**Exercise:**
Write out the part of the Native Pod text below that opens with "Now, when we" and closes with "at CRX next.", reproducing it word for word.

Now, when we discussed the spherelet and the spherelet agent in the last section, we already covered quit a bit on the concept of the Native Pod. Since the ESXi host is now a Kubernetes node, it has the ability to run Pods, what we are calling Native Pods. The Native Pod can be thought of as a virtual machine, but a very light-weight, optimized, highly opinionated and fast booting virtual machine which in turn can run containers.
However, at its core, a Native Pod is really just a flavor of what we call a CRX instance. A CRX instance is a very special form of VM which provides a Linux Application Binary Interface (ABI) through a very isolated environment. Let’s take a closer look at CRX next.
CRX – Container Run-time for ESXi
As I just said, the CRX instance is a very special form of VM. When the CRX instance starts, it also launches a single controlling process. This is what makes it very similar to containers and why we called it the Container Run-time for ESX.

**Data provided:**
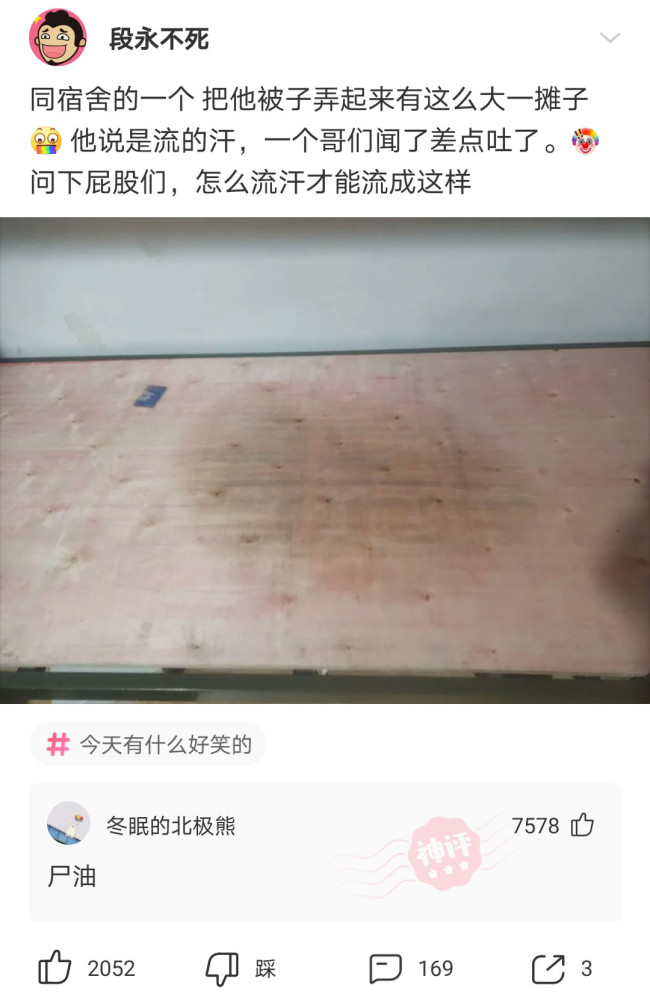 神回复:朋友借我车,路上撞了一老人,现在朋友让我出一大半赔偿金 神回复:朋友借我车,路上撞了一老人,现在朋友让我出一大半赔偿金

**Output for this exercise:**
Now, when we discussed the spherelet and the spherelet agent in the last section, we already covered quit a bit on the concept of the Native Pod. Since the ESXi host is now a Kubernetes node, it has the ability to run Pods, what we are calling Native Pods. The Native Pod can be thought of as a virtual machine, but a very light-weight, optimized, highly opinionated and fast booting virtual machine which in turn can run containers.
However, at its core, a Native Pod is really just a flavor of what we call a CRX instance. A CRX instance is a very special form of VM which provides a Linux Application Binary Interface (ABI) through a very isolated environment. Let’s take a closer look at CRX next.